Stagecoach Watering Hole was one of those places that we passed up on the way to somewhere else. Steve was driving and I asked him to go back so he turned around and back we traveled. We actually do a lot of that and luckily he humors me when I find something that I would like to check out. Needless to say, I had to walk around and grab a couple of photos. There was nothing around that explained the significance of this place in the woods of Maine, other than a lot of signage that read Stagecoach Watering Hole. I took the photos and we moved on.
Once back home in North Carolina, I tried to find some information. The only information that I found was in a free newspaper from Rockland, Maine. It was called “The Free Press”. Really unique name, huh?😀 The article in its entirety is below.
“A watering stop originally constructed at the side of Hodgkins Hill Road in Jefferson for 19th-century stagecoaches was recently restored, fulfilling a dream of the late Lloyd Hodgkins, who discovered the remains of the well on his land years ago. Struck by the size and robust construction of the 18-foot-deep cistern, he did research that eventually revealed it was one of some 13 wells dug in the 1880s by the coach company along its Rockland-Augusta route to provide water for horses and passengers. Hodgkins, who hoped to preserve the site, passed away in 2012, but his plan was continued by his wife Peggy. The stones for the well-house were obtained by J.C. Stone from a 150-year-old Washington barn; Jefferson residents brought in rocks to line the walkway, and the old pulley for the well came from the Hodgkins Farmstead up the road. The stage route, originally a Native American trail to the trading post in Augusta, is now known as the Old Augusta Road; part of it, River Hill Road in Jefferson, joined Hodgkins Hill Road to what is now Route 32 by the old fire station in the Davis Stream Bridge area.” (source: The Free Press)

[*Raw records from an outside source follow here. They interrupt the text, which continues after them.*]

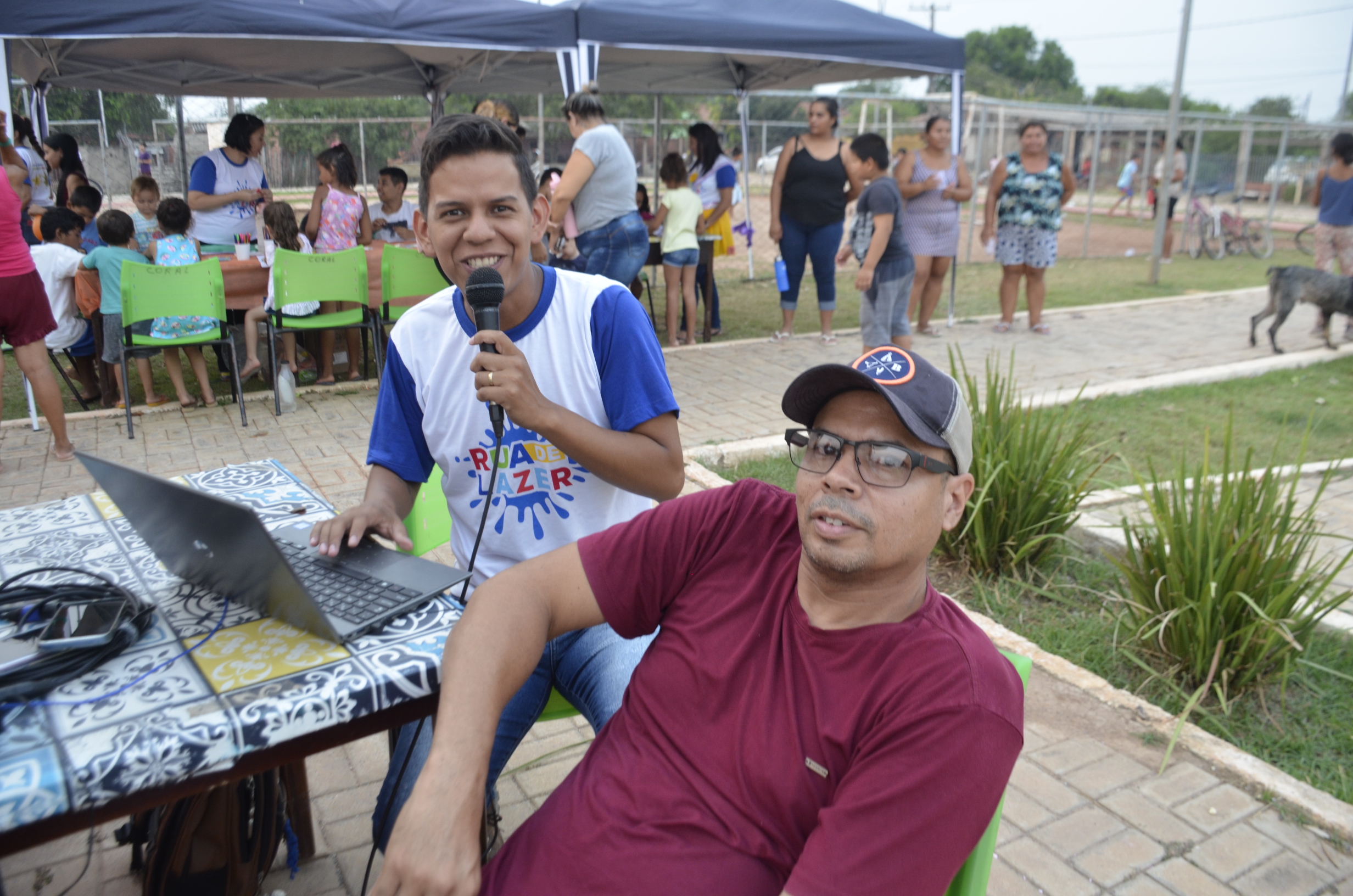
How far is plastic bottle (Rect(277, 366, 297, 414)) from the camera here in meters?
6.83

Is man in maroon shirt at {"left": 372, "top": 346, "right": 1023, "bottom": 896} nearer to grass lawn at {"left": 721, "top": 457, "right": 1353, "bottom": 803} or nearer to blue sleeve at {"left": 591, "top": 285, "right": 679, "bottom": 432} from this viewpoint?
blue sleeve at {"left": 591, "top": 285, "right": 679, "bottom": 432}

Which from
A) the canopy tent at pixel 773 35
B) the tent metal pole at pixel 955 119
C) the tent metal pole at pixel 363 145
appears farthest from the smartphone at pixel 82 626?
the tent metal pole at pixel 363 145

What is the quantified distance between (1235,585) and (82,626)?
344cm

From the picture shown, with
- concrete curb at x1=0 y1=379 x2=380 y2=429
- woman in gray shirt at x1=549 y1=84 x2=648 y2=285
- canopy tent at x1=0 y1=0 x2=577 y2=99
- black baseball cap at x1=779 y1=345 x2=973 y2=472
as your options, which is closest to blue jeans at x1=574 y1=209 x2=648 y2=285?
woman in gray shirt at x1=549 y1=84 x2=648 y2=285

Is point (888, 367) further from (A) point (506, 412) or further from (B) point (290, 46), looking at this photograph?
(B) point (290, 46)

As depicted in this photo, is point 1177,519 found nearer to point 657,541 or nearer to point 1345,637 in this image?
point 1345,637

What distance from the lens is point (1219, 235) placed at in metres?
17.6

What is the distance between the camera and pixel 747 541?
184 centimetres

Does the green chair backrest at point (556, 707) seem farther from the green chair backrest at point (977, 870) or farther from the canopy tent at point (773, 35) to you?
the canopy tent at point (773, 35)

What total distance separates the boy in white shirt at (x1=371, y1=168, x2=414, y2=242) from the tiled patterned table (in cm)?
823

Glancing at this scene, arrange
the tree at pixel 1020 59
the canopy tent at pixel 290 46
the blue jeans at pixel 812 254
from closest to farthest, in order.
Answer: the canopy tent at pixel 290 46
the blue jeans at pixel 812 254
the tree at pixel 1020 59

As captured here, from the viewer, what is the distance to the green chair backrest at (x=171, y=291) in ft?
20.5

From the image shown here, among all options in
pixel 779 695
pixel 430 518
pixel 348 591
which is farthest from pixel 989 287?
pixel 348 591

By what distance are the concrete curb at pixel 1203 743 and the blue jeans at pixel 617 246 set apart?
4.51 m
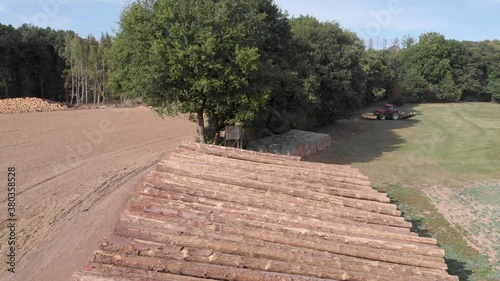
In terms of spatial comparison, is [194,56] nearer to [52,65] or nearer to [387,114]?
[387,114]

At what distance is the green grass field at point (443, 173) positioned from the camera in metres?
10.2

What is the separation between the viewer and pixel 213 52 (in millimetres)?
14242

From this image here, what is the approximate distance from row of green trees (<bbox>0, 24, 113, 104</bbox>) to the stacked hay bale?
7870 mm

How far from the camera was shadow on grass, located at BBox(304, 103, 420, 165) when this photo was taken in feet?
71.3

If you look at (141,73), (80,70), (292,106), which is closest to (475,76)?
(292,106)

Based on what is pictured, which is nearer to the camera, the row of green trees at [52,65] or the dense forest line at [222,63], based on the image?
the dense forest line at [222,63]

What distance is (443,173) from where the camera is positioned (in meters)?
18.0

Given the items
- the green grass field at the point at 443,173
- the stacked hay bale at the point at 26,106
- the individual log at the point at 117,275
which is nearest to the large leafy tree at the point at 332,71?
the green grass field at the point at 443,173

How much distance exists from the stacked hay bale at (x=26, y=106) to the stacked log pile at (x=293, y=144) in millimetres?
22805

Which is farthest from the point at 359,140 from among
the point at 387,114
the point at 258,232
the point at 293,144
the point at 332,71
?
the point at 258,232

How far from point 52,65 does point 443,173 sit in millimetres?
45532

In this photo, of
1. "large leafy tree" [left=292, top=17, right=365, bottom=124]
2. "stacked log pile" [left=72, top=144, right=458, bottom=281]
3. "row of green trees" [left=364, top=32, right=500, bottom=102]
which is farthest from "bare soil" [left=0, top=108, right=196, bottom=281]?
"row of green trees" [left=364, top=32, right=500, bottom=102]

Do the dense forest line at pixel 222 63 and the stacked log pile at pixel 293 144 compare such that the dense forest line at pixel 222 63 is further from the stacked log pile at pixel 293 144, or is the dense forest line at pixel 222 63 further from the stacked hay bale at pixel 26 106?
the stacked hay bale at pixel 26 106

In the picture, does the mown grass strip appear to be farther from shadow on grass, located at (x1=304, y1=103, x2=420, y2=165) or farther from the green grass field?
shadow on grass, located at (x1=304, y1=103, x2=420, y2=165)
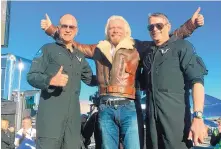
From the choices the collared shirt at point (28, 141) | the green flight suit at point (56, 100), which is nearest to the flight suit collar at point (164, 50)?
the green flight suit at point (56, 100)

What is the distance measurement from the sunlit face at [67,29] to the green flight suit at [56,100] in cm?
16

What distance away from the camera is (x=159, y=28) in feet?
10.7

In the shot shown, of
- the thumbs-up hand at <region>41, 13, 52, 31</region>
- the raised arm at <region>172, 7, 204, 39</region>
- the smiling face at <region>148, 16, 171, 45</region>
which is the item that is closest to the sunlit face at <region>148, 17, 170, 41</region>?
the smiling face at <region>148, 16, 171, 45</region>

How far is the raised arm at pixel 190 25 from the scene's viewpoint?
3.46m

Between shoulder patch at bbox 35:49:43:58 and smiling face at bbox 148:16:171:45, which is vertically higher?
smiling face at bbox 148:16:171:45

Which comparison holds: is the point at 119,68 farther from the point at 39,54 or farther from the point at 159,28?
the point at 39,54

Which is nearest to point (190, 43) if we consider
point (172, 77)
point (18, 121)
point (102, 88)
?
point (172, 77)

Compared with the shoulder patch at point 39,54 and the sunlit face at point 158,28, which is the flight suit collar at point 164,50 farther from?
the shoulder patch at point 39,54

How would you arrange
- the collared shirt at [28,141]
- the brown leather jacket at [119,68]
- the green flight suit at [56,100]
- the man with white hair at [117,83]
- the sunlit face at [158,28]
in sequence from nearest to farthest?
the green flight suit at [56,100] → the sunlit face at [158,28] → the man with white hair at [117,83] → the brown leather jacket at [119,68] → the collared shirt at [28,141]

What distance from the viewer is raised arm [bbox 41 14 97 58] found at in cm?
397

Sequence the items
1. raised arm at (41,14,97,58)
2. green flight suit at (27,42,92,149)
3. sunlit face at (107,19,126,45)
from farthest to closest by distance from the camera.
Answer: raised arm at (41,14,97,58), sunlit face at (107,19,126,45), green flight suit at (27,42,92,149)

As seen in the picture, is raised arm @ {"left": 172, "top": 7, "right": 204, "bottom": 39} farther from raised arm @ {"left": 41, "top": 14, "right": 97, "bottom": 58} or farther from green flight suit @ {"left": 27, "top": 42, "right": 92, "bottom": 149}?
green flight suit @ {"left": 27, "top": 42, "right": 92, "bottom": 149}

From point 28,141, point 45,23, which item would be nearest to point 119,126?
point 45,23

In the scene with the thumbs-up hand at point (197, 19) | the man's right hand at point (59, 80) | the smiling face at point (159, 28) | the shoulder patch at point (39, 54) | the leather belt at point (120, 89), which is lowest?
the leather belt at point (120, 89)
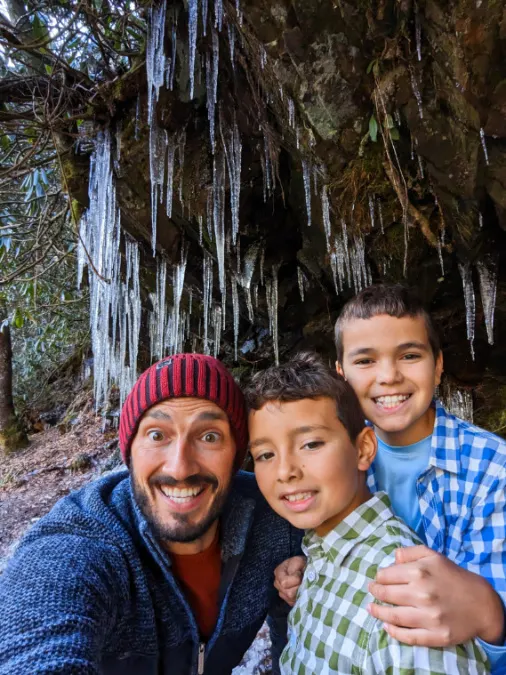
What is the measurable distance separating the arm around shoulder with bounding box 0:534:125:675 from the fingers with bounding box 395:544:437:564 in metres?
0.87

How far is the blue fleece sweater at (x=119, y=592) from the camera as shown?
1094 mm

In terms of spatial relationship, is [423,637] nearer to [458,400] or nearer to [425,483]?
[425,483]

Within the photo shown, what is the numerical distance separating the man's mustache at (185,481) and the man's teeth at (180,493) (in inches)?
0.7

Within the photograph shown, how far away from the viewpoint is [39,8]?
11.2 ft

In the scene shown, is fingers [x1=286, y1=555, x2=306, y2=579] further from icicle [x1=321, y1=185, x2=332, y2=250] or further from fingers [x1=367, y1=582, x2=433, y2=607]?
icicle [x1=321, y1=185, x2=332, y2=250]

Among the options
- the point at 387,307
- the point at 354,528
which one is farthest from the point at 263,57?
the point at 354,528

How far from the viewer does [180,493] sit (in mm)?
1545

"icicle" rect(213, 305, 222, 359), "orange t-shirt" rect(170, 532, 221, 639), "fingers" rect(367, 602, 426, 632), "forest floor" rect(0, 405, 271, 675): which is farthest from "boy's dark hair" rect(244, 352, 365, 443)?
"forest floor" rect(0, 405, 271, 675)

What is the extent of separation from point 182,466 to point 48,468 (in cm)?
683

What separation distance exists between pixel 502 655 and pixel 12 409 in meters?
9.05

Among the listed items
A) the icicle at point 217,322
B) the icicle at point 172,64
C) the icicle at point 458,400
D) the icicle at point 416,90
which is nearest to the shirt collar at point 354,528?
the icicle at point 416,90

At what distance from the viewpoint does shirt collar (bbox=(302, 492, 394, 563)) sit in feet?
4.53

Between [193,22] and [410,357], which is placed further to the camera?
[193,22]

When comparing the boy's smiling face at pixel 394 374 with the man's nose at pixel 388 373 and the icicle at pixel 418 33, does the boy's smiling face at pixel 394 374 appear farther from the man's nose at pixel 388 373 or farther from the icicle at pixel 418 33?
the icicle at pixel 418 33
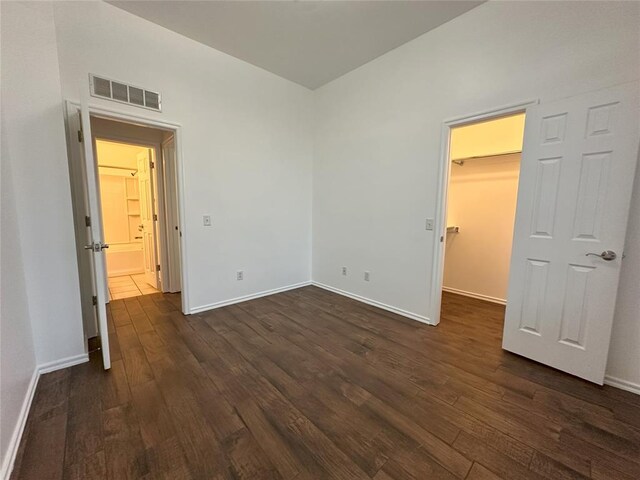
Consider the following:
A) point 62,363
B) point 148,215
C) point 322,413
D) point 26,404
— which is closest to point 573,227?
point 322,413

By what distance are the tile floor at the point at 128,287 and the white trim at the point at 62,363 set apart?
5.65ft

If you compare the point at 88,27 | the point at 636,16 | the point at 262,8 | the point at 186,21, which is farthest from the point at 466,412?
the point at 88,27

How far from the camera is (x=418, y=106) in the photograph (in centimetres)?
277

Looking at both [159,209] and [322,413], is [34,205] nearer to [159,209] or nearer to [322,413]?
[159,209]

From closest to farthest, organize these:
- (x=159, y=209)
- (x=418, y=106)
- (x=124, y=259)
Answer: (x=418, y=106)
(x=159, y=209)
(x=124, y=259)

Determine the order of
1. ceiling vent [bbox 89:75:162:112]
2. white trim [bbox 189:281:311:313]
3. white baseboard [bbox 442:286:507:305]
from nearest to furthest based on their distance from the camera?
1. ceiling vent [bbox 89:75:162:112]
2. white trim [bbox 189:281:311:313]
3. white baseboard [bbox 442:286:507:305]

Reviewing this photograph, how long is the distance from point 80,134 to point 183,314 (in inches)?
79.6

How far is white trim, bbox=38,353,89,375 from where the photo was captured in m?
1.96

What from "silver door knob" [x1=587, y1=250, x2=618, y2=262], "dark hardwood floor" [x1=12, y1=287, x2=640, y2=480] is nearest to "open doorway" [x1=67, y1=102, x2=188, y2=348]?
"dark hardwood floor" [x1=12, y1=287, x2=640, y2=480]

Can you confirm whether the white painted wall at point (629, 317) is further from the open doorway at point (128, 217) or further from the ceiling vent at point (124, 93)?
the open doorway at point (128, 217)

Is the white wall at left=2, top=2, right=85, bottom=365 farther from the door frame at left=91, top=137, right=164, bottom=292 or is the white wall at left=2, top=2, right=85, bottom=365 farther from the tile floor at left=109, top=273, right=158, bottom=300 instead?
the tile floor at left=109, top=273, right=158, bottom=300

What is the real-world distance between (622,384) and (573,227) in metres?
1.18

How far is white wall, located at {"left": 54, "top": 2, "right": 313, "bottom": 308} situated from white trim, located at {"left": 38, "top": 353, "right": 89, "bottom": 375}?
41.0 inches

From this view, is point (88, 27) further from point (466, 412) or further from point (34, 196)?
point (466, 412)
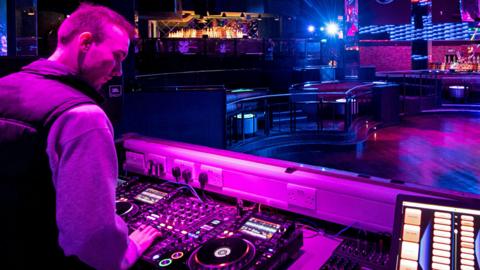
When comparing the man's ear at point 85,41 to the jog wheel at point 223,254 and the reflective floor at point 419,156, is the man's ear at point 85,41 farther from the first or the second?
the reflective floor at point 419,156

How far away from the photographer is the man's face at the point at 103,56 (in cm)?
126

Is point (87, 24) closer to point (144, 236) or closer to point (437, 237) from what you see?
point (144, 236)

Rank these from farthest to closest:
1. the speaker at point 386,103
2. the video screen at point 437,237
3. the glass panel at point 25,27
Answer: the speaker at point 386,103 < the glass panel at point 25,27 < the video screen at point 437,237

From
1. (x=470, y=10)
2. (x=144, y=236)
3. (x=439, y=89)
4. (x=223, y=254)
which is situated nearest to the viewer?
(x=223, y=254)

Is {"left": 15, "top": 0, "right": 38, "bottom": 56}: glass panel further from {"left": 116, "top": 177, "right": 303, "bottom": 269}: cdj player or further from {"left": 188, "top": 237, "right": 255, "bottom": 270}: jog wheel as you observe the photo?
{"left": 188, "top": 237, "right": 255, "bottom": 270}: jog wheel

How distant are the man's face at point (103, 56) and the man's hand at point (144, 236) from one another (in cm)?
56

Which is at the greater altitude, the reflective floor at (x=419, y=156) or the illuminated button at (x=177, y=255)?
the illuminated button at (x=177, y=255)

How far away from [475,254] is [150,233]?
1.06 meters

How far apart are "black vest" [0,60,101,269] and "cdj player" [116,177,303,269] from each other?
35cm

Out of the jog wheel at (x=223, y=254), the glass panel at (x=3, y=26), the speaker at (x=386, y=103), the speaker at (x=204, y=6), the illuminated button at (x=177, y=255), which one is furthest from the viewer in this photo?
the speaker at (x=204, y=6)

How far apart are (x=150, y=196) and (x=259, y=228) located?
0.68 metres

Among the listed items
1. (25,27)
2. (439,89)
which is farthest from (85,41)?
(439,89)

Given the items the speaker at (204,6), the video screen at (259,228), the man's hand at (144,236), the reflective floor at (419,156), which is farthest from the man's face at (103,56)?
the speaker at (204,6)

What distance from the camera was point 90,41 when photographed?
125cm
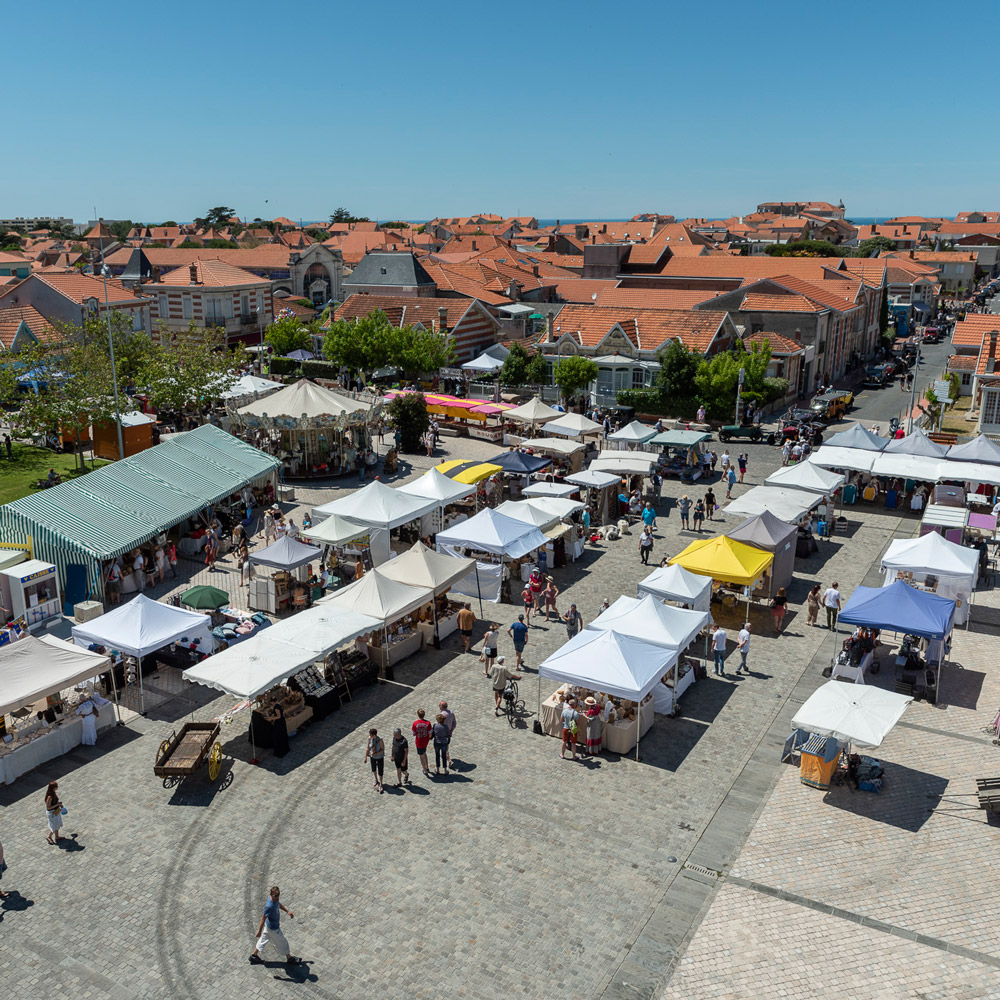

So there you have it. I’m glad that we stopped to take the photos of the Stagecoach Watering Hole, especially once I found the history of the place. Do you stop along side the road when you find out-of-the-way places like this?
As an aside, Steve and I have traveled the east coast quite a bit but I have not always been good at getting photos posted when we get home. Consequently, I have quite a few photos that no one has seen. I think that “Somewhere In” (add a state after the “in”) is a way for me to post some of the photos and show you some of the places that we have been. I hope that you enjoy them.